Tages-Anzeiger vom 22. November 2006 

Häusliche Gewalt ist nicht auf Männer beschränkt. In mindestens zehn Prozent der
angezeigten Fälle sind Frauen die Täterinnen. Dies geht aus einem Bericht der
bernischen Gleichstellungskommission hervor.

Die bisherigen Forschungen zum Thema basierten fast ausnahmslos auf den tradierten
Rollenbildern: Mann als Täter, Frau als Opfer. Dass dies so nicht immer stimmt, belegen
Polizeistatistiken mehrerer Kantone (BE, SG, AR, ZH), auf die sich der Bericht stützt.

Es geht nicht ums Wallholz
Bisher werde über Gewalt von Frauen vorwiegend gewitzelt, wie sie ihren Pantoffelhelden
mit erhobenem Wallholz in Empfang nehmen. Dieses Bild sei nicht hilfreich. Männer
müssten vielmehr lernen, ihre Opfererfahrung zu akzeptieren und darüber zu sprechen,
fordert die Kommission. Dafür brauche es auch eine Bestandesaufnahme der Beratungsund
Hilfsangebote.
Neuere Untersuchungen zeigen laut Bericht, dass Väter und Mütter etwa zu gleichen
Teilen Gewalt gegen Kinder ausüben. Allerdings lasse sich das Ausmass von
Gewaltausübung durch Väter und Mütter nicht direkt vergleichen, solange nicht beide zu
gleichen Teilen Zeit und Verantwortung für ihre Kinder aufbrächten.

Ungleiche Rollenverteilung
Die kantonale Fachstelle für Gleichstellung schlägt in ihrem Bericht vor, die mit häuslicher
Gewalt konfrontierten Berufsgruppen für den Umgang mit männlichen Gewaltopfern und
weiblichen Täterinnen zu sensibilisieren.
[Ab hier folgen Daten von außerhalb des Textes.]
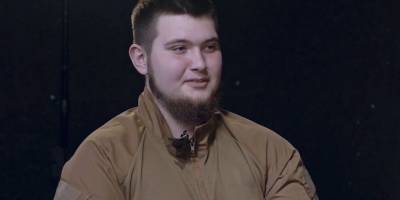 На Запоріжжі гвардієць Секрет та його побратими знищили взвод штурмовиків ворога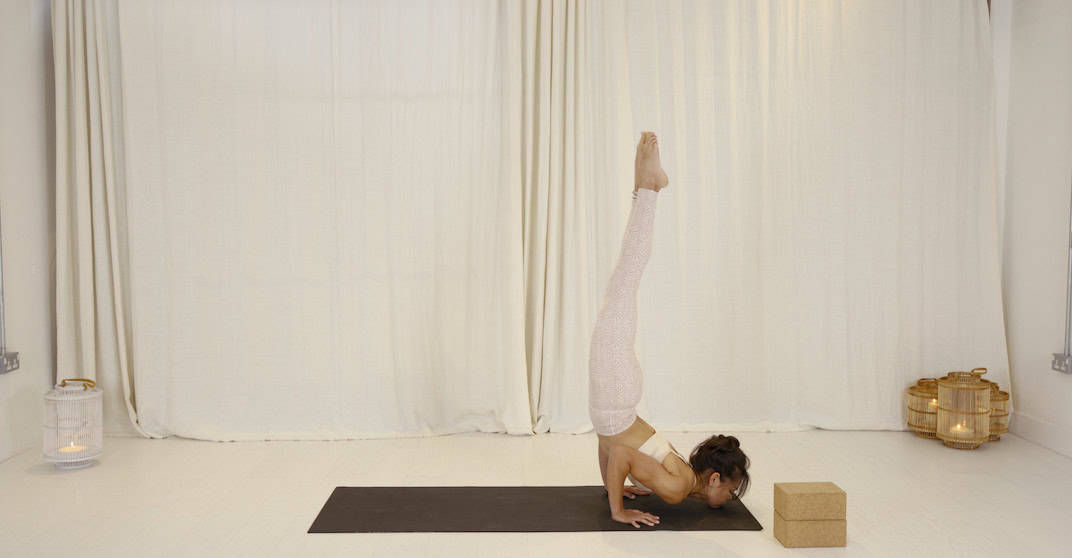 The Luxe List September 2019: Wellness Talks at 34 Mayfair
Beim Kinderschutz sei der Gewalt von Frauen
mehr Beachtung zu schenken.
Ursache dieser Gewalt sei vielfach eine Überforderung durch Kinder, die schreien, trotzen
oder hyperaktiv sind. Hier müsse der Zusammenhang zwischen ungleicher
Rollenverteilung und Gewalt in der Familie sichtbar gemacht und angegangen werden.
Zusätzliche Massnahmen dürften aber keinesfalls zu Lasten weiblicher Gewaltopfer
gehen, erklärt die Kommission. Diese Angebote dürften nicht gekürzt werden.